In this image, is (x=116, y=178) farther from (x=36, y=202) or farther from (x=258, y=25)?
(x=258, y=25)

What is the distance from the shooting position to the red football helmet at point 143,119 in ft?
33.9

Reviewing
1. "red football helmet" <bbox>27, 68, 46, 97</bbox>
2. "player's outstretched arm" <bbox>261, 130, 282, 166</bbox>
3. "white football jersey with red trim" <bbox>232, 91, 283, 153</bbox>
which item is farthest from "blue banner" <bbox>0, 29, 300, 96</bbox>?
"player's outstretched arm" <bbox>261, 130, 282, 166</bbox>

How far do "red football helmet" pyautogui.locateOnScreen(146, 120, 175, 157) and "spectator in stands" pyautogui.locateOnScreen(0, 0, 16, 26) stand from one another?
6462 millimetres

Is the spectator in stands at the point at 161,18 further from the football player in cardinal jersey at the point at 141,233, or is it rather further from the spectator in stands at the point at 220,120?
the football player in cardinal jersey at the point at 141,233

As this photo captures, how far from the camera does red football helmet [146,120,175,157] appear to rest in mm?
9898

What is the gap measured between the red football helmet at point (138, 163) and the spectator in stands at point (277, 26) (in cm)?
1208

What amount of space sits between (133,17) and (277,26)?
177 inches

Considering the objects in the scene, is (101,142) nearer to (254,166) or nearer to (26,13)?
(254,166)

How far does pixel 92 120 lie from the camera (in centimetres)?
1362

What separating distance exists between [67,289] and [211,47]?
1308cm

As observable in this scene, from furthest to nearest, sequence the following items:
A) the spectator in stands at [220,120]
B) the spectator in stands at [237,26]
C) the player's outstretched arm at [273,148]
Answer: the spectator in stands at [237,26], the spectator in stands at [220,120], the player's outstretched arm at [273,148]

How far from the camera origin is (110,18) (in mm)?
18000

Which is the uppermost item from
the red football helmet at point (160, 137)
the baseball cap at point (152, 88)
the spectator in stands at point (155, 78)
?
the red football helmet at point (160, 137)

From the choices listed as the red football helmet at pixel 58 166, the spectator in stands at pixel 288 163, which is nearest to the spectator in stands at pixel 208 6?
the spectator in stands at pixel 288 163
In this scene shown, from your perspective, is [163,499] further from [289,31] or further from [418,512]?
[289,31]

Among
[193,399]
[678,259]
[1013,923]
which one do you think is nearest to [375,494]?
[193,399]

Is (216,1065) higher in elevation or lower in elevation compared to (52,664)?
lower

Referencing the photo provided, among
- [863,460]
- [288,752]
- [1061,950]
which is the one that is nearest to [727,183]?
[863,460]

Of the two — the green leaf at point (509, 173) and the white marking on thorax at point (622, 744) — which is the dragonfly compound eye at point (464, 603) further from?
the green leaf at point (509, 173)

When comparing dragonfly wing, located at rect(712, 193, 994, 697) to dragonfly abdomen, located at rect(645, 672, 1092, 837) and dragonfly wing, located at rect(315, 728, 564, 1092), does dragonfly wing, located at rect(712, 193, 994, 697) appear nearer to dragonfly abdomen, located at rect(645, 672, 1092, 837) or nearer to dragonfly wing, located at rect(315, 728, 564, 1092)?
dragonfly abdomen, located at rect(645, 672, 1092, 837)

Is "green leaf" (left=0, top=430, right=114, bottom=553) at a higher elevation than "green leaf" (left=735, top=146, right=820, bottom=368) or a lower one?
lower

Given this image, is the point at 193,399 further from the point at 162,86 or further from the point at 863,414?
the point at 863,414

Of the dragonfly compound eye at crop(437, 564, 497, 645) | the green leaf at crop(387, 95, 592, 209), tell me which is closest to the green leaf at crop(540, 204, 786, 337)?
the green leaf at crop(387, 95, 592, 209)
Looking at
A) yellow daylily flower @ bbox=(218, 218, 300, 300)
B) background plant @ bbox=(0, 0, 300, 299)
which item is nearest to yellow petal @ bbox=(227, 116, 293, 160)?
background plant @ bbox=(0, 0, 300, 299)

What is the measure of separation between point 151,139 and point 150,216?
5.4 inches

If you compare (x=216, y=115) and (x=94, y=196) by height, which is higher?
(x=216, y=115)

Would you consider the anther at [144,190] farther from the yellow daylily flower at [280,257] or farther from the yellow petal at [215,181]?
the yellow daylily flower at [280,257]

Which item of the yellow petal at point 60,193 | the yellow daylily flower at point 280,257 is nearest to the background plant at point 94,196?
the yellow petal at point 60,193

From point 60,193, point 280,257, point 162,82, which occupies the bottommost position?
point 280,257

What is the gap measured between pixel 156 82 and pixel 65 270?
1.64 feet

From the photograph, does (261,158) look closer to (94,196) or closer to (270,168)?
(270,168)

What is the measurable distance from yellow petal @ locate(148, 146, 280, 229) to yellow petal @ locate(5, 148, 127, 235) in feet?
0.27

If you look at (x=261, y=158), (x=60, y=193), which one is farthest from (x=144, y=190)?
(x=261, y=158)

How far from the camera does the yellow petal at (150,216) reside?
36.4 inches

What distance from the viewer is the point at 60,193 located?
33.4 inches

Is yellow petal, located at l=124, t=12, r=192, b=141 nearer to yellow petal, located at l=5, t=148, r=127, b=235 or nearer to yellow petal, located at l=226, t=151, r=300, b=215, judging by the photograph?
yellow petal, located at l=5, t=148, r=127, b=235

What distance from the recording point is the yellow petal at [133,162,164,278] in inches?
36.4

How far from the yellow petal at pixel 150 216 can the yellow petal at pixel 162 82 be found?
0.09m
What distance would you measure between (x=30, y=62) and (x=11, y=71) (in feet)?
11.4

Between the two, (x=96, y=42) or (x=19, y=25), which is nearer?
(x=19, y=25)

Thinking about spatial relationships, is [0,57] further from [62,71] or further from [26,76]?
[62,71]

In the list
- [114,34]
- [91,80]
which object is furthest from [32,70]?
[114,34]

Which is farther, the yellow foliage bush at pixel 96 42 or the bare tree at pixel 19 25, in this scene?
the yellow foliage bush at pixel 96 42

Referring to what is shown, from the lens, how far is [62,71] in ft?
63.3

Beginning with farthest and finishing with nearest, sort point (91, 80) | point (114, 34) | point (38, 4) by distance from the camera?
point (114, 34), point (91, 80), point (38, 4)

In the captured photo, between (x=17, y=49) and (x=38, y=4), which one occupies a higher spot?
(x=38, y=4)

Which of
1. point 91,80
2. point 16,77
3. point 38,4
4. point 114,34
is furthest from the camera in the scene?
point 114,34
=======
## DIRECTIONS
Exactly reproduce every record.

## EXERCISE ANSWER
In this image, is (x=116, y=178) farther from (x=36, y=202) or farther from (x=258, y=25)?
(x=258, y=25)

What is the distance from the shooting position to the red football helmet at point 143,119 in ft?
33.9

Reviewing
1. "red football helmet" <bbox>27, 68, 46, 97</bbox>
2. "player's outstretched arm" <bbox>261, 130, 282, 166</bbox>
3. "white football jersey with red trim" <bbox>232, 91, 283, 153</bbox>
which item is farthest from "blue banner" <bbox>0, 29, 300, 96</bbox>?
"player's outstretched arm" <bbox>261, 130, 282, 166</bbox>

How far do "red football helmet" pyautogui.locateOnScreen(146, 120, 175, 157) and "spectator in stands" pyautogui.locateOnScreen(0, 0, 16, 26) stand from one another?
6462 millimetres

Is the spectator in stands at the point at 161,18 further from the football player in cardinal jersey at the point at 141,233, or is it rather further from the spectator in stands at the point at 220,120?
the football player in cardinal jersey at the point at 141,233

As this photo captures, how far from the camera does red football helmet [146,120,175,157] appear to rest in mm?
9898

What is the gap measured between the red football helmet at point (138, 163) and the spectator in stands at point (277, 26) (in cm)?
1208

What amount of space sits between (133,17) and (277,26)?
177 inches

Considering the objects in the scene, is (101,142) nearer to (254,166) or nearer to (26,13)?
(254,166)

How far does pixel 92 120 lie from the camera (in centimetres)?
1362

What separating distance exists between [67,289] and [211,47]?
1308cm

As observable in this scene, from furthest to nearest, sequence the following items:
A) the spectator in stands at [220,120]
B) the spectator in stands at [237,26]
C) the player's outstretched arm at [273,148]
Answer: the spectator in stands at [237,26], the spectator in stands at [220,120], the player's outstretched arm at [273,148]

How far from the camera origin is (110,18) (in mm)?
18000

Which is the uppermost item from
the red football helmet at point (160, 137)
the baseball cap at point (152, 88)
the spectator in stands at point (155, 78)
?
the red football helmet at point (160, 137)

From the choices listed as the red football helmet at pixel 58 166, the spectator in stands at pixel 288 163, which is nearest to the spectator in stands at pixel 208 6?
the spectator in stands at pixel 288 163
In this scene shown, from your perspective, is [163,499] further from [289,31] or further from [418,512]?
[289,31]

Among
[193,399]
[678,259]
[1013,923]
which one do you think is nearest to [375,494]?
[193,399]

Is (216,1065) higher in elevation or lower in elevation compared to (52,664)?
lower

Referencing the photo provided, among
- [863,460]
- [288,752]
- [1061,950]
which is the one that is nearest to [727,183]?
[863,460]

Of the two — the green leaf at point (509, 173) and the white marking on thorax at point (622, 744) — which is the dragonfly compound eye at point (464, 603) further from?
the green leaf at point (509, 173)

When comparing dragonfly wing, located at rect(712, 193, 994, 697) to dragonfly abdomen, located at rect(645, 672, 1092, 837) and dragonfly wing, located at rect(315, 728, 564, 1092), does dragonfly wing, located at rect(712, 193, 994, 697) appear nearer to dragonfly abdomen, located at rect(645, 672, 1092, 837) or nearer to dragonfly wing, located at rect(315, 728, 564, 1092)?
dragonfly abdomen, located at rect(645, 672, 1092, 837)

Is "green leaf" (left=0, top=430, right=114, bottom=553) at a higher elevation than "green leaf" (left=735, top=146, right=820, bottom=368) or a lower one?
lower

Given this image, is the point at 193,399 further from the point at 162,86 or further from the point at 863,414?
the point at 863,414

Of the dragonfly compound eye at crop(437, 564, 497, 645) | the green leaf at crop(387, 95, 592, 209), tell me which is closest to the green leaf at crop(540, 204, 786, 337)?
the green leaf at crop(387, 95, 592, 209)
Looking at
A) yellow daylily flower @ bbox=(218, 218, 300, 300)
B) background plant @ bbox=(0, 0, 300, 299)
which item is nearest to yellow petal @ bbox=(227, 116, 293, 160)?
background plant @ bbox=(0, 0, 300, 299)

What is the measure of separation between point 151,139 and point 150,216?
5.4 inches

If you compare (x=216, y=115) and (x=94, y=196) by height, which is higher?
(x=216, y=115)

Would you consider the anther at [144,190] farther from the yellow daylily flower at [280,257] or farther from the yellow petal at [215,181]?
the yellow daylily flower at [280,257]

Which item of the yellow petal at point 60,193 | the yellow daylily flower at point 280,257 is nearest to the background plant at point 94,196?
the yellow petal at point 60,193

From point 60,193, point 280,257, point 162,82, which occupies the bottommost position?
point 280,257

What is the gap measured between pixel 156 82 and pixel 65 270?
1.64 feet

From the photograph, does (261,158) look closer to (94,196) or closer to (270,168)?
(270,168)

What is the measurable distance from yellow petal @ locate(148, 146, 280, 229) to yellow petal @ locate(5, 148, 127, 235) in feet?
0.27

If you look at (x=261, y=158), (x=60, y=193), which one is farthest from (x=144, y=190)?
(x=261, y=158)

How far from the camera does the yellow petal at (150,216) reside?
36.4 inches

What distance from the viewer is the point at 60,193 located?
33.4 inches

Is yellow petal, located at l=124, t=12, r=192, b=141 nearer to yellow petal, located at l=5, t=148, r=127, b=235 or nearer to yellow petal, located at l=226, t=151, r=300, b=215, judging by the photograph?
yellow petal, located at l=5, t=148, r=127, b=235

What distance from the recording point is the yellow petal at [133,162,164,278] in inches?
36.4

How far from the yellow petal at pixel 150 216 can the yellow petal at pixel 162 82 be found?
0.09m
What distance would you measure between (x=30, y=62) and (x=11, y=71) (in feet)?
11.4

Between the two, (x=96, y=42) or (x=19, y=25), which is nearer?
(x=19, y=25)

Thinking about spatial relationships, is [0,57] further from [62,71] or further from [26,76]?
[62,71]

In the list
- [114,34]
- [91,80]
which object is furthest from [32,70]?
[114,34]

Which is farther, the yellow foliage bush at pixel 96 42 or the bare tree at pixel 19 25, in this scene?
the yellow foliage bush at pixel 96 42

Referring to what is shown, from the lens, how far is [62,71] in ft?
63.3

Beginning with farthest and finishing with nearest, sort point (91, 80) | point (114, 34) | point (38, 4) by distance from the camera?
point (114, 34), point (91, 80), point (38, 4)

In the captured photo, between (x=17, y=49) and (x=38, y=4), which one occupies a higher spot?
(x=38, y=4)

Which of
1. point 91,80
2. point 16,77
3. point 38,4
4. point 114,34
is furthest from the camera in the scene?
point 114,34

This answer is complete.